Abstract

This study aimed to investigate the differential preventive effect of motivational interviewing (MI) on early childhood caries (ECC) according to socioeconomic variables, using a community-based trial in a public healthcare setting. A cluster-randomized, double-blind study with two parallel groups in healthcare clinical settings (HCCs) comparing conventional oral health education (CE) and MI aimed at mothers of children born in 2013 and 2014. The oral health team of 6 of the 12 HCCs were trained in MI. This training was intensive for active learning of the basic MI principles, conducted by a psychologist who is a PhD in psychiatry and has extensive experience in conducting MI training workshops.
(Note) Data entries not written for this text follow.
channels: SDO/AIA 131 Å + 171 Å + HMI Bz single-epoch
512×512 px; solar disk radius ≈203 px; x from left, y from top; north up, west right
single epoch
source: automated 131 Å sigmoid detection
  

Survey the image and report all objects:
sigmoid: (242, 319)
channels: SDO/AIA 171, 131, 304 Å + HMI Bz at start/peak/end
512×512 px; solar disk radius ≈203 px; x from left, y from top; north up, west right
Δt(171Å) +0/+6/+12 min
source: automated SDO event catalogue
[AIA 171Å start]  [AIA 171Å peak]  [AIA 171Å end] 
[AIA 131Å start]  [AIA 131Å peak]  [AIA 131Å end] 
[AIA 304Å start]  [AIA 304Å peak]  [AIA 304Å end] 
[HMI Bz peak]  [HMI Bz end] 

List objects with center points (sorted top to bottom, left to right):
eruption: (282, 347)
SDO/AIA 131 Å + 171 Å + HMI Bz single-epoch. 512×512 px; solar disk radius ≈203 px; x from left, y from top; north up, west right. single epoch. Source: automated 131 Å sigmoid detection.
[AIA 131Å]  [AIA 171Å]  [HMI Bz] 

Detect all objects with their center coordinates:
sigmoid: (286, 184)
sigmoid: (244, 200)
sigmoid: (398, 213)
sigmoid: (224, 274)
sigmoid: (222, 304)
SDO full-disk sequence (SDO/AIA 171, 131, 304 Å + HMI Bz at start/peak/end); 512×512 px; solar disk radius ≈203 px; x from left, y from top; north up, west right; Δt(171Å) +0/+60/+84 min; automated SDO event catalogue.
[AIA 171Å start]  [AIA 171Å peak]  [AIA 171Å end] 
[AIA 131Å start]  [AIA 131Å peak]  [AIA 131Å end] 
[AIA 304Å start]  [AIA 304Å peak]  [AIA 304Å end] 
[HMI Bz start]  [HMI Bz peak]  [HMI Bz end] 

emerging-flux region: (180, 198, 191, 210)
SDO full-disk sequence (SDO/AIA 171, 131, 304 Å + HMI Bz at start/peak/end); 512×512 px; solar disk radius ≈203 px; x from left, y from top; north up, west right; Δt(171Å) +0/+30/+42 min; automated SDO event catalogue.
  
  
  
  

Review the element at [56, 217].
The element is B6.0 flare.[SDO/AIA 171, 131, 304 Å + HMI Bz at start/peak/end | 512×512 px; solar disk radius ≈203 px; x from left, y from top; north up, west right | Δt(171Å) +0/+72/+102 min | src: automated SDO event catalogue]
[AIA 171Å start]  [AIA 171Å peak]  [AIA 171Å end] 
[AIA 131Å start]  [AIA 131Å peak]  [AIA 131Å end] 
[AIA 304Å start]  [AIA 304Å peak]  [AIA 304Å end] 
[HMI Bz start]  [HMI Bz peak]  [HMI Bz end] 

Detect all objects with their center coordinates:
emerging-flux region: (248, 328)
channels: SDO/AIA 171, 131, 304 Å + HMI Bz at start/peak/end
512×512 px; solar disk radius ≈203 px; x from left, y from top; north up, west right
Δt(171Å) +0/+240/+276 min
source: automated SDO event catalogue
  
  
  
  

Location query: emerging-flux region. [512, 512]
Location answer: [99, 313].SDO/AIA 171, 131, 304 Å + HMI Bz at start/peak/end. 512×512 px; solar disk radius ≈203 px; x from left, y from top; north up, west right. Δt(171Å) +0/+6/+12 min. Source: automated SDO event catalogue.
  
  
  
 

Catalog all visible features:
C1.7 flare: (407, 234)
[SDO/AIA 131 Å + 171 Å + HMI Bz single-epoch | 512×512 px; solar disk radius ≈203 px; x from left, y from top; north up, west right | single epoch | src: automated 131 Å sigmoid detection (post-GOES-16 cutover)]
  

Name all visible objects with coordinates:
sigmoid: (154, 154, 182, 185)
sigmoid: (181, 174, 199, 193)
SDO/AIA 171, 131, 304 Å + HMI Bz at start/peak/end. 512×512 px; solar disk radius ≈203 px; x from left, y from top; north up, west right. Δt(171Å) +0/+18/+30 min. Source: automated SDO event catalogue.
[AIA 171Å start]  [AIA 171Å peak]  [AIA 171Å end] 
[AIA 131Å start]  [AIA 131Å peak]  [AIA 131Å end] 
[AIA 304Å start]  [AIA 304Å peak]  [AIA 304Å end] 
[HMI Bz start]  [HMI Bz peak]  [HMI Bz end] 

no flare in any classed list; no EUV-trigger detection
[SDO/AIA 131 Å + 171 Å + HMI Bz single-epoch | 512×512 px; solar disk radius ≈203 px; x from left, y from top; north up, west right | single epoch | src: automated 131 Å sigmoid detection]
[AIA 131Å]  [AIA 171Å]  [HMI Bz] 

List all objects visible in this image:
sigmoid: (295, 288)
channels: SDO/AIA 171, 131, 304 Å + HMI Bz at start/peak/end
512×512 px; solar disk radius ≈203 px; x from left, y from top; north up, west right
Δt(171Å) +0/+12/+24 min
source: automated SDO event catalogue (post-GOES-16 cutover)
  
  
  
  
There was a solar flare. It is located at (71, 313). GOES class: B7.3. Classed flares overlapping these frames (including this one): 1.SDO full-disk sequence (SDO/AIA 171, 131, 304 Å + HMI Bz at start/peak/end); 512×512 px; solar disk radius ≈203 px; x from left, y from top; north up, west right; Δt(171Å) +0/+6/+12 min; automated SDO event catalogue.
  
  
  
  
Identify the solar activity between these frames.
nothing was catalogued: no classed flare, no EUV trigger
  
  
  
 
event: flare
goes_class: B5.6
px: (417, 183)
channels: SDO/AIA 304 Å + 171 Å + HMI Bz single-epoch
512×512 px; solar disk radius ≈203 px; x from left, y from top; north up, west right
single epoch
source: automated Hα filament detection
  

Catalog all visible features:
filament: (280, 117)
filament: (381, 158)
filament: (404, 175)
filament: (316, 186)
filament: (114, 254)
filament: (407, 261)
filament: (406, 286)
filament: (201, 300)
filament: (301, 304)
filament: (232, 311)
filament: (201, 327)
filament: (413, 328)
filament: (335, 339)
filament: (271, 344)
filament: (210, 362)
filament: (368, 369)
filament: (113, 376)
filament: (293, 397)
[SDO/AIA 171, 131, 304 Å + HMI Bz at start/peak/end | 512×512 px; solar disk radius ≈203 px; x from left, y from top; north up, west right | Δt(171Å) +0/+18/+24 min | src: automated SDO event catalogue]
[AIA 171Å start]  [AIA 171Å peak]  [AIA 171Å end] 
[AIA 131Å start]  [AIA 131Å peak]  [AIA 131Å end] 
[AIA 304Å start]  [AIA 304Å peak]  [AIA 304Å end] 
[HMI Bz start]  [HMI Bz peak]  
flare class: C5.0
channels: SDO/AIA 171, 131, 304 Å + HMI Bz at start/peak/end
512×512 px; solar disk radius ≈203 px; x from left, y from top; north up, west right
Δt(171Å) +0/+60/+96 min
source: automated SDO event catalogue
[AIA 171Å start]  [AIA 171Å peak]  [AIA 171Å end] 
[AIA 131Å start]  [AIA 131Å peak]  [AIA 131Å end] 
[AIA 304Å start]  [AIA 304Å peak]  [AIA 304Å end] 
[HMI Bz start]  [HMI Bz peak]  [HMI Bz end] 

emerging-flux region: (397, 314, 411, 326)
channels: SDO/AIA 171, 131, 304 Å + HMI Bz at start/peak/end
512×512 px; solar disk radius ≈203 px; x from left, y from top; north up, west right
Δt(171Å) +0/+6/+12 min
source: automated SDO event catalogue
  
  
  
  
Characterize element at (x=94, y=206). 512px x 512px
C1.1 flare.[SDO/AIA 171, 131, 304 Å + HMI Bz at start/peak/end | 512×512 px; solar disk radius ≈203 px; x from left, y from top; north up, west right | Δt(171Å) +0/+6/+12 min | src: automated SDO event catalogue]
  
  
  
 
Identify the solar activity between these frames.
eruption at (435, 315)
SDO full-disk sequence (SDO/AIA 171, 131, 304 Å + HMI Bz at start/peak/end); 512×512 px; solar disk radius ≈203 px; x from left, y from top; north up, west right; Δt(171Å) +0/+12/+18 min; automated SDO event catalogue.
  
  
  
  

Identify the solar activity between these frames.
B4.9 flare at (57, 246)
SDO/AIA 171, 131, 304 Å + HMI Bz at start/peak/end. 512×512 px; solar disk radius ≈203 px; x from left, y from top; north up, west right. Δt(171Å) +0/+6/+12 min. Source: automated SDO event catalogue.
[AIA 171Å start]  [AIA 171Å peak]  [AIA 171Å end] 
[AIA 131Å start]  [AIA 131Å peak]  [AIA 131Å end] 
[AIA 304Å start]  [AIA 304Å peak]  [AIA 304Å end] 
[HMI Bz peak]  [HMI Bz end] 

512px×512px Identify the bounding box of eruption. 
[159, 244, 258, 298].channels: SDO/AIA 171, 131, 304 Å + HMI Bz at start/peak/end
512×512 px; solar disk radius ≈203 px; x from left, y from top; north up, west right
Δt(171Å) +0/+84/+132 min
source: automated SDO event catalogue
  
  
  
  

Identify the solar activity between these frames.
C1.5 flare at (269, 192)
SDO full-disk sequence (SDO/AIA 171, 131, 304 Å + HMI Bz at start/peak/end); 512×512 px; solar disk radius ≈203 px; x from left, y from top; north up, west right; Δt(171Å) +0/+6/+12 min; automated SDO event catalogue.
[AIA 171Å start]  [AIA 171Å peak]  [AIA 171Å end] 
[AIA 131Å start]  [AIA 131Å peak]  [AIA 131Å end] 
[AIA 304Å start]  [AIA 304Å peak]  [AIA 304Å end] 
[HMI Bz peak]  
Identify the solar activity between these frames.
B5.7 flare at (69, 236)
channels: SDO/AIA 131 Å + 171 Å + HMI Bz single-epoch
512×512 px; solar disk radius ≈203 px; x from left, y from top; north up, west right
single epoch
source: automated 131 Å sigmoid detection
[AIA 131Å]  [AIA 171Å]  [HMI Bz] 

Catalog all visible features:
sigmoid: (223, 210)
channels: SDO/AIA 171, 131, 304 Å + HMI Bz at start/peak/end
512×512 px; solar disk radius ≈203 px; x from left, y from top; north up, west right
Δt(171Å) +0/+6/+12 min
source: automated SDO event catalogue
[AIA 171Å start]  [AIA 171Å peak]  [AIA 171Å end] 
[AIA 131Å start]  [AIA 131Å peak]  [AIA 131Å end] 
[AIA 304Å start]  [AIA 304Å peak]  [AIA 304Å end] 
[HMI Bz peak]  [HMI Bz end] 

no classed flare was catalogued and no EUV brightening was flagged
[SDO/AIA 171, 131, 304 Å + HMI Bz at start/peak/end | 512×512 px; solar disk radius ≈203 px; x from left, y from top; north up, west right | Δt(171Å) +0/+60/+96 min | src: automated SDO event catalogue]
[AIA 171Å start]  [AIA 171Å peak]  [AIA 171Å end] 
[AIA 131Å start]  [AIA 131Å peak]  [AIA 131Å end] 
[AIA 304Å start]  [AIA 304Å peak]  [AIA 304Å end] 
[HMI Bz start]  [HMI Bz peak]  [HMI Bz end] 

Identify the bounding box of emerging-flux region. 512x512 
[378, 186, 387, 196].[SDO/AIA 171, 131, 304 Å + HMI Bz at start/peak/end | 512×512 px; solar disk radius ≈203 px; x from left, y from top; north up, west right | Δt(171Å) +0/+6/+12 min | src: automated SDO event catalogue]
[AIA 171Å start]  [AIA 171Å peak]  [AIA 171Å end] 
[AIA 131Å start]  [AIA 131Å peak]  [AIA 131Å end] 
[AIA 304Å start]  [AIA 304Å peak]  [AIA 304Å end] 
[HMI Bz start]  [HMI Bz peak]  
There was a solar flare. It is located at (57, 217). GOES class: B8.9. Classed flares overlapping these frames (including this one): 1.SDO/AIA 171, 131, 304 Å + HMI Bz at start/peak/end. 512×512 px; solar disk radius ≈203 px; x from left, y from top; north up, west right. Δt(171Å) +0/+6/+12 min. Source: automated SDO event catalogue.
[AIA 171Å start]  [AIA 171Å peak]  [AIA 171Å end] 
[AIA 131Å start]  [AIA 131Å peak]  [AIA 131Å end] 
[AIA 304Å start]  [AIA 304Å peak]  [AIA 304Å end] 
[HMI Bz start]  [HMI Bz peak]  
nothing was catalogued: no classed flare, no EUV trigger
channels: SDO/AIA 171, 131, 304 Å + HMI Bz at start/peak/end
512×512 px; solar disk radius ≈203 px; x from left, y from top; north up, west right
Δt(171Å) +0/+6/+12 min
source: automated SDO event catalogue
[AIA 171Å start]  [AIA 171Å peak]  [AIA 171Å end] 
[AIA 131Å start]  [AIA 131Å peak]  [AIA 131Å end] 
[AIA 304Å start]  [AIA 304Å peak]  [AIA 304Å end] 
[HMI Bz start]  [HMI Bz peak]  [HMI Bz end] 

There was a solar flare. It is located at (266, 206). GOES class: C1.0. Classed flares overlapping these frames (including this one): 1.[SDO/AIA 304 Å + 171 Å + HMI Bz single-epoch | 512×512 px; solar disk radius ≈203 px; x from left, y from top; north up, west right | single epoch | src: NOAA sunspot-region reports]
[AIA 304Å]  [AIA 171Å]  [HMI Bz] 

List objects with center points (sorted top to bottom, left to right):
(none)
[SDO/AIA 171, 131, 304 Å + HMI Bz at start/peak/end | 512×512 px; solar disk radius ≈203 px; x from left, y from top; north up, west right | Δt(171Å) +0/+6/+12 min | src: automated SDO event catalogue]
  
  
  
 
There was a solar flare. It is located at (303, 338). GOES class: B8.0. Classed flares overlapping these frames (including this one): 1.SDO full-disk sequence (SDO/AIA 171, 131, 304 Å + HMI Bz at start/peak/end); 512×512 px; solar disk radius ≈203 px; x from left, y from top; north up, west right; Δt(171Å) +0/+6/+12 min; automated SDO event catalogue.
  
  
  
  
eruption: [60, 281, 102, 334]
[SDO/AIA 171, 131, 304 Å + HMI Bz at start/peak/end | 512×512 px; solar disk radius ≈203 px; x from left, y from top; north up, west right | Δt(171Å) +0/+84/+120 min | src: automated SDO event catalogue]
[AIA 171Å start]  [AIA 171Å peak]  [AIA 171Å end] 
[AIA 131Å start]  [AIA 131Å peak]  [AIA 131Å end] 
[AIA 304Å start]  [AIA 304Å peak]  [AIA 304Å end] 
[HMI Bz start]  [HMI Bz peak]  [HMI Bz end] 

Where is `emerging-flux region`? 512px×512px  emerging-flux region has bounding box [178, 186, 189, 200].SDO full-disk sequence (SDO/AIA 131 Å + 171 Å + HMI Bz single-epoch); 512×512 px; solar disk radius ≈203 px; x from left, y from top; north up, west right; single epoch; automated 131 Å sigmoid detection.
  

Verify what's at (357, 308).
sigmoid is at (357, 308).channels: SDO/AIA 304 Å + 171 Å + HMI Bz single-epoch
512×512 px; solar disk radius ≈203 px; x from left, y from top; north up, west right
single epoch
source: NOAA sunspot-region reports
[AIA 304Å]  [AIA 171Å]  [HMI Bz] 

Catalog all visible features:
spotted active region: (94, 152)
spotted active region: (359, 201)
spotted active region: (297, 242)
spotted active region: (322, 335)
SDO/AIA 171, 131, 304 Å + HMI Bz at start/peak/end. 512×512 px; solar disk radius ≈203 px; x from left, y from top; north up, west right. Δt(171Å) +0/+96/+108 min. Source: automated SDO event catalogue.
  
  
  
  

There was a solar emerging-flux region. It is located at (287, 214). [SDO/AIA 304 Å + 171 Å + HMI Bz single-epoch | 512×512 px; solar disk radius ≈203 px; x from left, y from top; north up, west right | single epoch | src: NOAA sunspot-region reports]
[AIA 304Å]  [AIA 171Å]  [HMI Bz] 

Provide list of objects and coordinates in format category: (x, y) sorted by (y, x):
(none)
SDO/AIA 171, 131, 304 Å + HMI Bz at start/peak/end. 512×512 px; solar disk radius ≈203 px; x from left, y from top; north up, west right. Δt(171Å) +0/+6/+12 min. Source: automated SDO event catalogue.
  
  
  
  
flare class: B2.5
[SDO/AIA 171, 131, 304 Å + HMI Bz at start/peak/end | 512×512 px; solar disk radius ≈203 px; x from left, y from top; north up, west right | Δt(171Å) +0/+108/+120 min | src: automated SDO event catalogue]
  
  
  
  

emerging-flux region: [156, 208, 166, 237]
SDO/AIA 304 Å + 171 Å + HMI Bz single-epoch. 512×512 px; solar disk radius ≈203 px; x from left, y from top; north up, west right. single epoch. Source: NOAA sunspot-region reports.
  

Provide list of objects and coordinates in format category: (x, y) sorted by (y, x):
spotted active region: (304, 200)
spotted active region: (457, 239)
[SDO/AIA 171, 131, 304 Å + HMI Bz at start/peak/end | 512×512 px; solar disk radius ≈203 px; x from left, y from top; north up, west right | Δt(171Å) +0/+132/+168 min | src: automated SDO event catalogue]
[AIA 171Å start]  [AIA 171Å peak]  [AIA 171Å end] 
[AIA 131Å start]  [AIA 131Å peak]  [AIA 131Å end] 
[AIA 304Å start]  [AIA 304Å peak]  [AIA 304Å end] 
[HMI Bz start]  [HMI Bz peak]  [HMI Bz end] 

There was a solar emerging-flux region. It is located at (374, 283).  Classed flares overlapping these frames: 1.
It was held in an experiential format divided into two 4-hour shifts, with a 1-week interval. Children who attended at least one dental visit in the first year of life at their HCC were clinically evaluated by trained examiners and parents responded to a questionnaire. The effect of MI on the caries outcome compared with CE was evaluated in different subgroups: family income, mother's education and skin colour. One hundred and eighty-six were included in the CE group and 228 in the MI group. The caries rate per 100 surface-year was 1.29 (95%CI: 0.92-1.80) in the CE group and 0.46 (95%CI: 0.29-0.73) in the MI group. The effect of MI was statistically significant in the lower-income category (P=.03); MI prevented 57% of carious lesions (IRR=0.43, 95% CI 0.22-0.83) and reduced the occurrence of the disease on more than one surface per 100 followed surface-year in this same category in the equivalent income subgroup (IRD=-1.37, P=.04). Motivational interviewing had a greater preventive effect against caries in children whose families are of lower income.